Изменить размер шрифта - +
И теперь это… Плевок в лицо. Практически публичный.

"Все, доигрался Ежов. Лаврентий уже докладывал, насколько тот замарался. А теперь еще и это. Ну Сергея-то за что, сволочь такая? И знал ведь, что тот меня спасал, пулю мою поймал. И Триандафиллов теперь как смотреть будет? И ведь с Сергеем в отличных отношениях, даром тот фамилию жены взял. Стоп, а у него сын ведь есть? - мысль вождя привычно свернула с дорожки "как все плохо", на дорожку "как исправить". - Точно, будущий пилот. Молодой совсем. Надо присмотреть…

А с этим мерзавцем пора заканчивать. Надо Лаврентию намекнуть, пусть готовится дела принимать".

- Ви, товарыщ Ежов, можэтэ идты. Подумать над отвэтом. Ми с вами еще поговорым, позже.

И, наблюдая за бледным, обильно потеющим человечком, покидающим его кабинет, вождь все пытался вспомнить, как зовут сына старого товарища.

"Борис? Вроде да… Хотя нет, по-другому. Бронислав? Точно нет, откуда вообще вылезло… Богдан? Точно, Богдан!"

Народный комиссар внутренних дел, жить которому оставалось несколько недель, понятия не имел, что, подписывая очередной расстрельный список, радикально изменил историю Советского Союза.

 

 

* * *
 

Серое сентябрьское небо над Киевом начинало ронять первые капли дождя, когда Генеральный Секретарь ЦК КПСС вышел из машины.

На могиле родителей Богдан задерживаться не любил.

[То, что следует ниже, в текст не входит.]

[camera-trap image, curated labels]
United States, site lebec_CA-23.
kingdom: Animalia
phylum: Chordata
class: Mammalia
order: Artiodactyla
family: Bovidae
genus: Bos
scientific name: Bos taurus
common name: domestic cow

Слишком тяжело он здесь себя чувствовал, слишком укоризненно смотрел с памятника отец.

В столицу Украины Драгомиров прилетел ненадолго - до поездки в Иран оставалось совсем немного времени, а к правильному проведению провокации готово было далеко не все. Но время зайти на кладбище он выбрал.

Принес цветы. Налил в рюмку коньяк - отец принципиально не любил водку. Мама не пила вообще - ей Богдан налил сока. Не самое традиционное поведение, да. Но как-то так уж у него повелось.

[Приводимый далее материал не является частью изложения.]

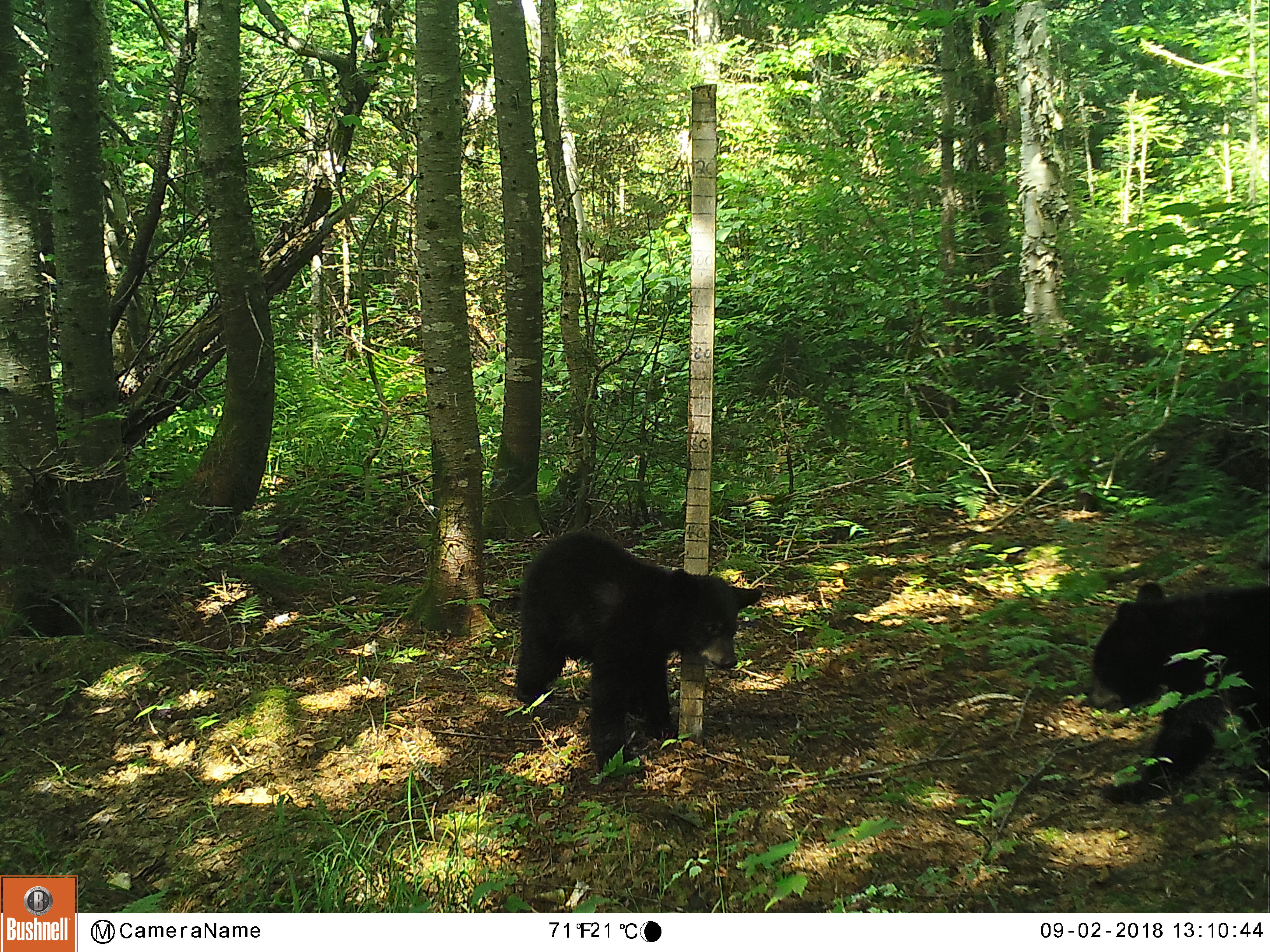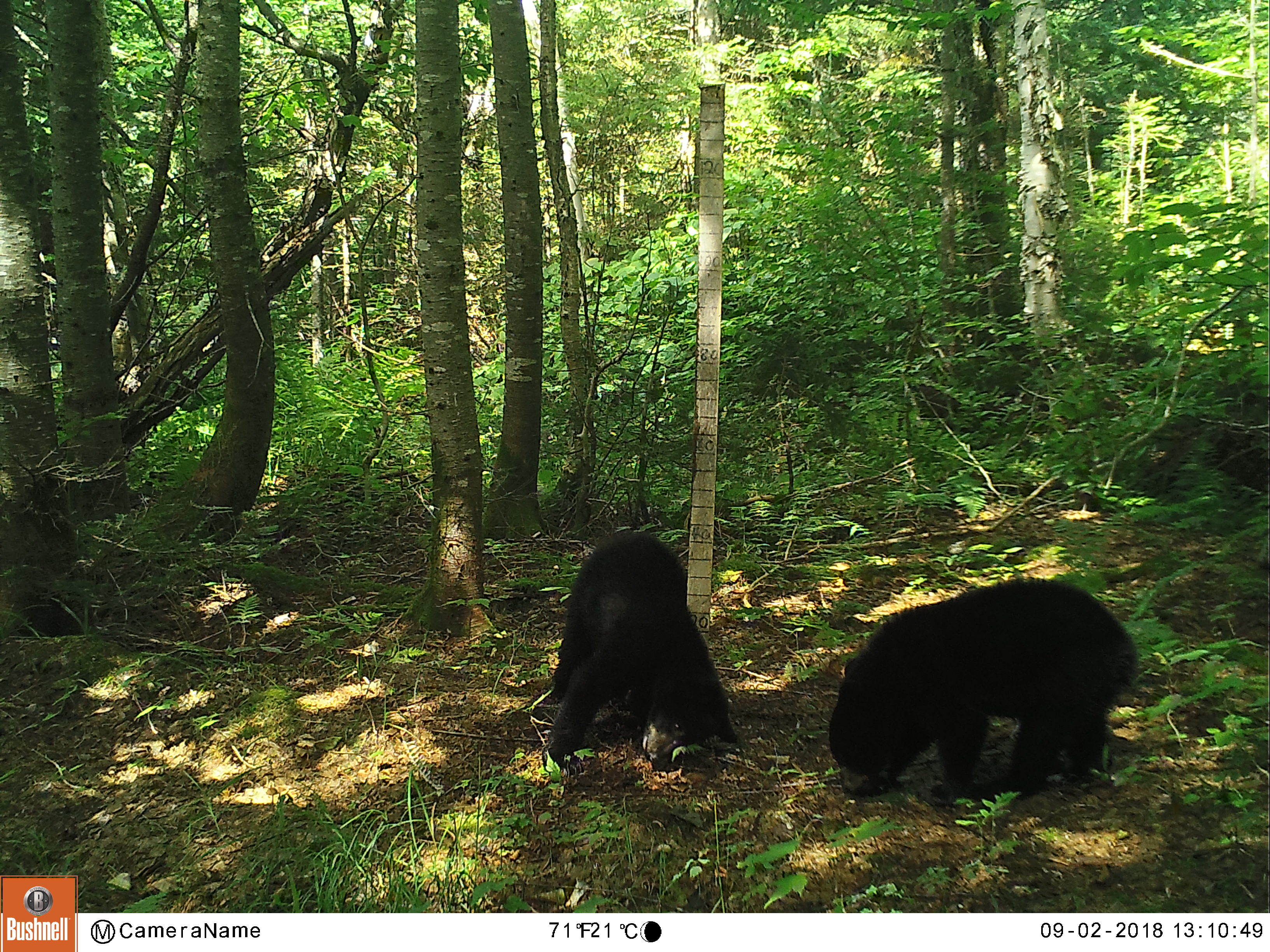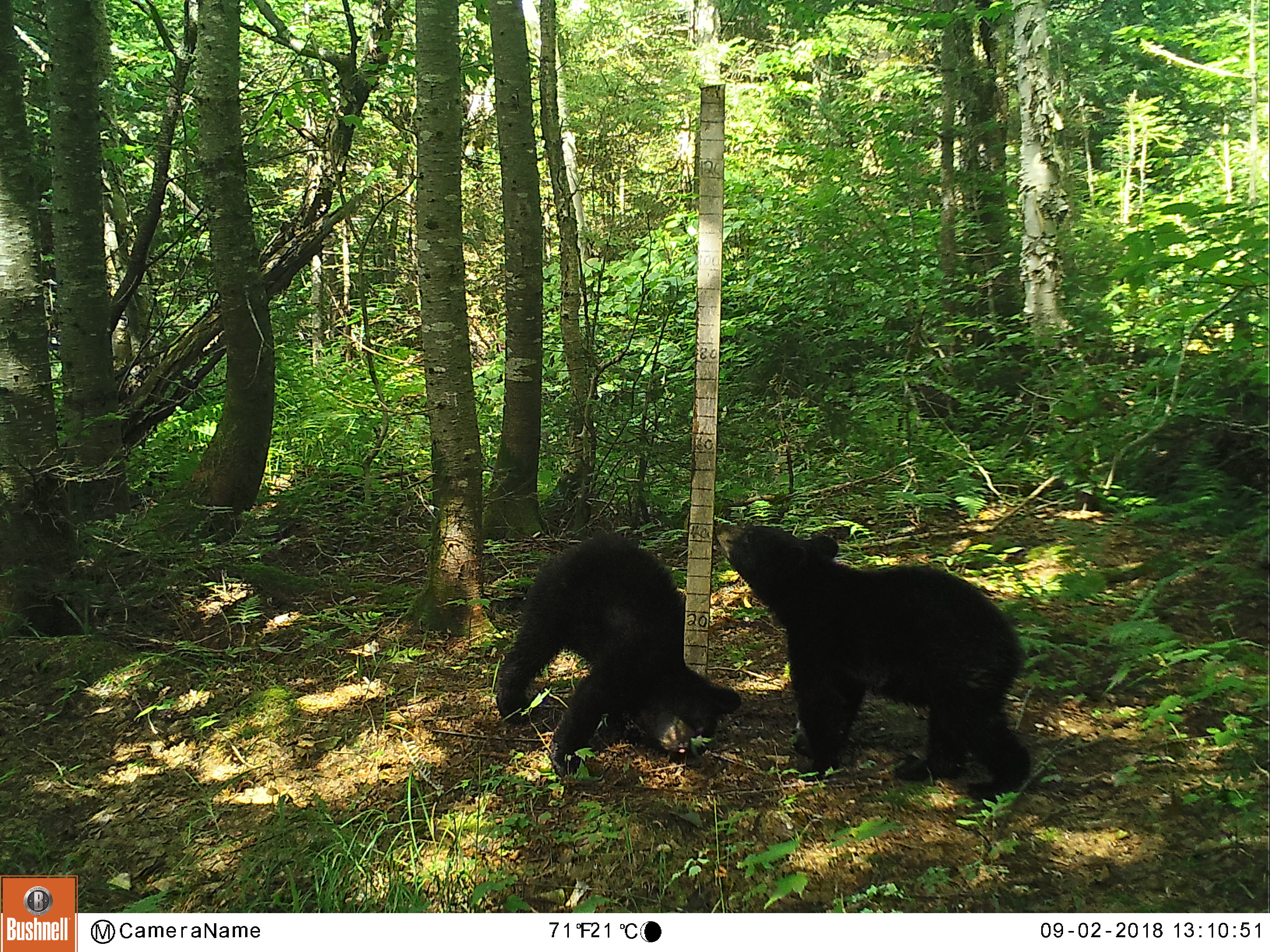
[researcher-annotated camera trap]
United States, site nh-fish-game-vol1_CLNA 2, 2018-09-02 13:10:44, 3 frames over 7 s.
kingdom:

Посидел на скамеечке, молча. Сидел под моросящим дождем без движения, долго - минут пятнадцать-двадцать. Потом тяжело поднялся и налил коньяку и себе. Отсалютовал отцу, улыбнулся маме. Выпил.

- Знаешь, батя, как все надоело. Эти интриги, эта политика. Нет, порой интересно, конечно, но устаешь от этого сильно, - Драгомиров разговаривал негромко, словно боялся, что стоящий в трех десятках метров охранник его услышит. - И девчонки еще. Никак не решусь. Вроде Алена нравится, причем сильно так, аж голову кружит. Но и Дарья тоже ничего. Тихая, спокойная…

Снова помолчал, прислушиваясь к тишине. Улыбнулся, будто что-то услышал.

- Знаю, что дурак. Иран этот, провокация. На кой мне все это нужно? Сидел бы себе в Москве, делал бы дело. Рано или поздно вылезли бы, мерзавцы. Но нельзя. Никак. Не могу я на съезд с этим идти, решить все надо… И с девчонками тоже.

- Боишься? - прошелестел ветер.

- Боюсь. Особенно с Аленой. Такая она вся…заводная. Таня тоже такой была. Ей бы она понравилась.

На могилу к Татьяне Драгомиров не ходил ни разу. Даже не пытался - понимал, что не сможет. Даже полтора десятка лет спустя. Слишком сильно любил. До сих пор.

Похоронена она была не так и далеко. Место он знал, и сейчас ему вдруг почудилось, что сможет. Сможет подойти и вот так же поговорить.

- Я, наверное, пойду, родные. Извините, что нечасто захожу. И ненадолго, - положил руку на памятник, погладил. Кивнул отцу, улыбнулся маме. - Я уж постараюсь вас не подвести.

Развернулся и не оглядываясь зашагал к дорожке.

Охранник, уже собиравшийся садиться в автомобиль, черный ЗиС-115, удивленно повернулся, наблюдая, как Драгомиров свернул в сторону.

- Леха, а мы разве не? - наклонившись к водителю, вопрос он, однако, задать не успел.

- За Первым давай, живо. Я Игнатенко скажу, - шофер возил еще Сталина и привычен был ко всему, а потому среагировал быстро.